Prevalent use of metadata in transactions can be paid for using the standard miner fees with per-byte pricing.
Pruned metadata can be archived by issuers and other token stakeholders. In fact, this is part of the protocol’s "proof-of-trust" where the issuer will be required to maintain the set of metadata associated with the issuer’s token so that he can make regular commitments to prove the issuer agrees with the consensus ruleset for the token type.
Archival data retains full Proof-of-Work security as it is and will always be an immutable as part of the merkle tree.
The Bitcoin Cash UTXO set will grow as a result of token usage. However, this is not fundamentally different from UTXO set growth from non-token usage, and is a necessary effect that comes from more blockchain usage in general, which is desired.
# Appendix A: Regulated Security Tokens
Tokenization presents a huge opportunity to bring more liquidity to the secondary trading marketplace for regulated securities which has traditionally suffered from long investor hold times and thus low liquidity for private placement securities.
The preceding SLP Token specification focused on purely permissionless tokens because they offer the most liberty to a token holder, meaning absolute control of the digital token is given to the token holder.
However, many private companies are not legally permitted to trade their company’s equity so freely due to a number of regulatory restrictions where the investor must be accredited and their identity must be known to the company.
To solve this problem, several existing security token trading platforms have built their protocol and implementations to associate one or more whitelists of accredited investors with the security token. These platforms then limit whom is allowed to buy and trade shares of company stock to the whitelist.

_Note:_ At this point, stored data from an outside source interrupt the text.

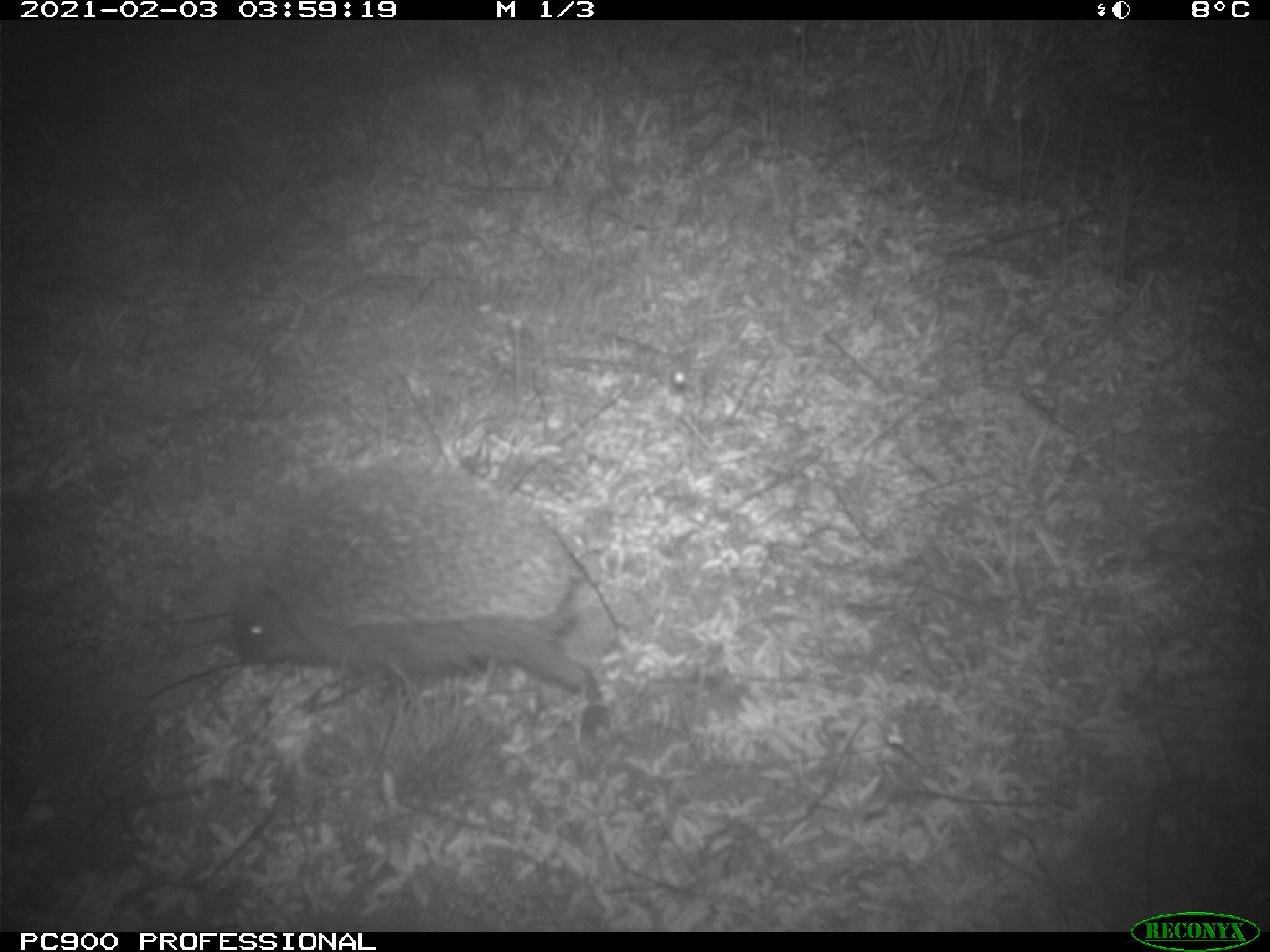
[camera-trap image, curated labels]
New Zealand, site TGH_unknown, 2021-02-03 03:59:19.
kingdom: Animalia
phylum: Chordata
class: Mammalia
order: Eulipotyphla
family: Erinaceidae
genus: Erinaceus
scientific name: Erinaceus europaeus europaeus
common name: european hedgehog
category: hedgehog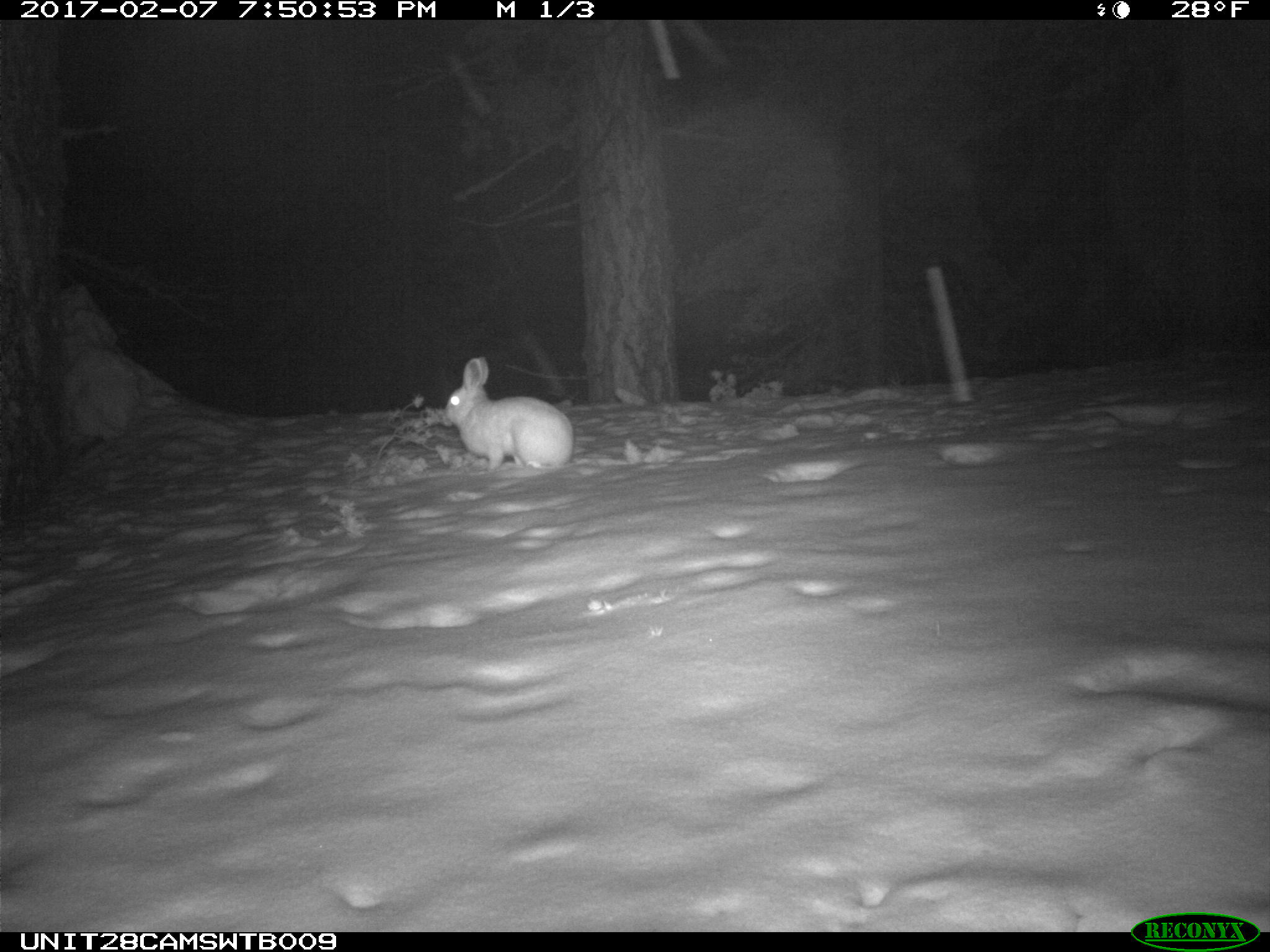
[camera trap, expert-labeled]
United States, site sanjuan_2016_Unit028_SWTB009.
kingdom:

The true power of these platforms lies in the buyer and seller market that is created by these curated whitelists which comply with a given private company’s regulatory jurisdiction. This may offer a dramatic increase in liquidity for a company’s stock. There is an entire ecosystem dedicated towards security tokens with whitelists. Leading companies within the regulated security token ecosystem include BlockTrade, PolyMath, Harbor, tzero, and 0x protocol.
We have not created a specification for a securities token using whitelists at this time, but we believe it is certainly possible using SLP Token protocol. Here is a sketch of one possible whitelist mechanism:
The initial whitelist of allowed addresses (P2PKH or P2SH) is coded into the document referenced in the genesis. A new consensus validity rule is added for this token type: only tokens from Tx inputs with whitelisted addresses will contribute to the input sum. In other words, tokens sent to a non-whitelisted address are worthless (unless they are used in a transaction with new whitelist rules that add this address, see below).
It is desirable to allow issuers to update the whitelist at a later date, however it would be disastrous for consensus if this were to retroactively change the validity of past transactions. Rather, we suggest that the ‘minting baton’ authority have the added power to declare a new whitelist that overrides the whitelists of its ancestors, but only applies to the tokens that descend from it. Tokens with the new whitelist will ‘infect’ old-whitelist tokens whenever they are mixed in a transaction. This allows the DAG-proving mechanism to function correctly, i.e., each transaction has a unique and permanent validity that depends only on its UTXO ancestors.
It will probably be necessary every once in a while for the issuer to make an airdrop of a new token with a new <token_id> onto current owners, to deal with: 1) recovering lost keys / burnt tokens with some securities since there is no legal notion of a ‘lost security’ for non-bearer instruments, or 2) a change in whitelist that must be enforced promptly. The old token_id will continue to be a valid SLP token, just without its prior social meaning. Such airdrops have the nice side-effect of simplifying DAG histories.
This protocol specification is published under the terms of the MIT license.